EXERCISE BRIEF
Report each line of the material below where the word "utils" can be found.

<<<<

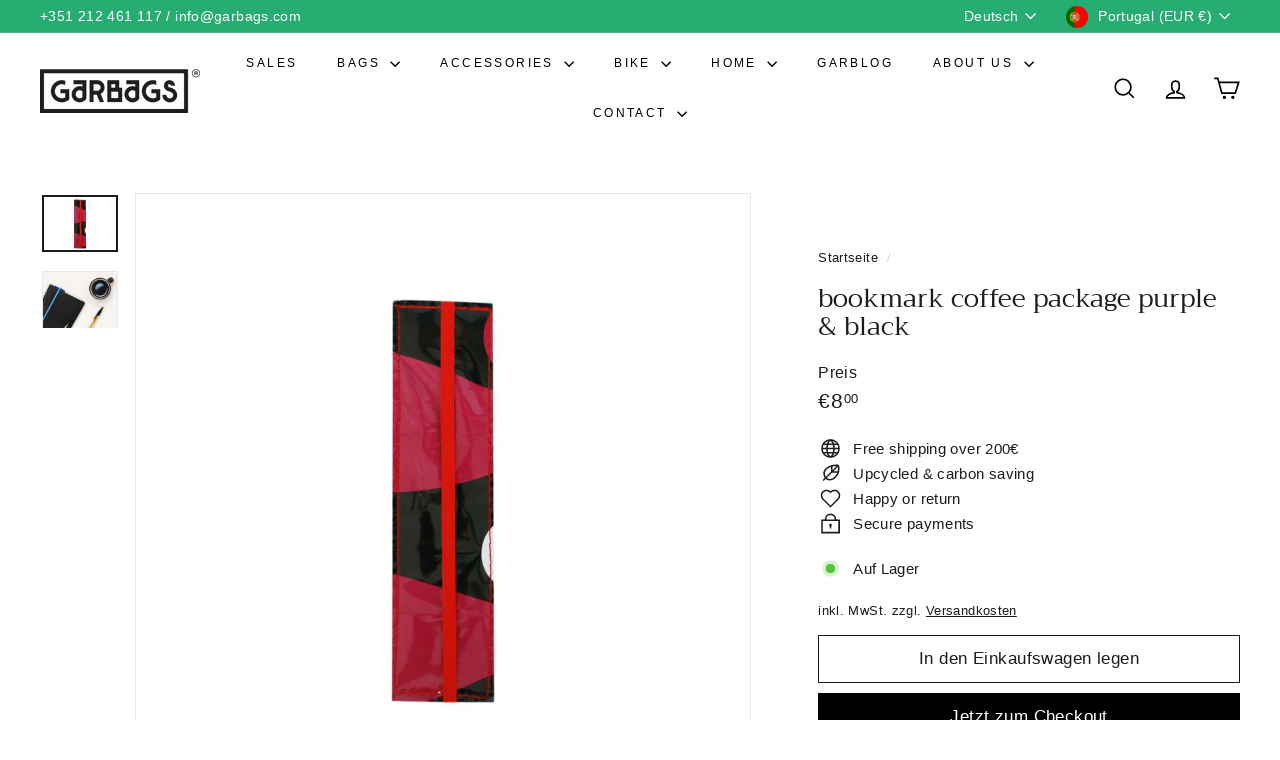

--- FILE ---
content_type: text/javascript
request_url: https://www.garbags.com/cdn/shop/t/10/assets/utils.js?v=117964846174238173191742379544
body_size: -303
content:
export function prepareTransition(el,callback){el.addEventListener("transitionend",removeClass);function removeClass(evt){el.classList.remove("is-transitioning"),el.removeEventListener("transitionend",removeClass)}el.classList.add("is-transitioning"),el.offsetWidth,typeof callback=="function"&&callback()}export function defaultTo(value,defaultValue){return value==null||value!==value?defaultValue:value}export function wrap(el,wrapper){el.parentNode.insertBefore(wrapper,el),wrapper.appendChild(el)}export function executeJSmodules(scripts){for(let i=0;i<scripts.length;i++){let script=document.createElement("script");script.type="module",script.textContent=scripts[i].textContent,scripts[i].parentNode.replaceChild(script,scripts[i])}}export function debounce(wait,callback,immediate){let timeout;return function(){let context=this,args=arguments,later=function(){timeout=null,immediate||callback.apply(context,args)},callNow=immediate&&!timeout;clearTimeout(timeout),timeout=setTimeout(later,wait),callNow&&callback.apply(context,args)}}export function throttle(limit,callback){let waiting=!1;return function(){waiting||(callback.apply(this,arguments),waiting=!0,setTimeout(function(){waiting=!1},limit))}}
//# sourceMappingURL=/cdn/shop/t/10/assets/utils.js.map?v=117964846174238173191742379544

>>>>

ANSWER FOR THE TASK
request_url: https://www.garbags.com/cdn/shop/t/10/assets/utils.js?v=117964846174238173191742379544
//# sourceMappingURL=/cdn/shop/t/10/assets/utils.js.map?v=117964846174238173191742379544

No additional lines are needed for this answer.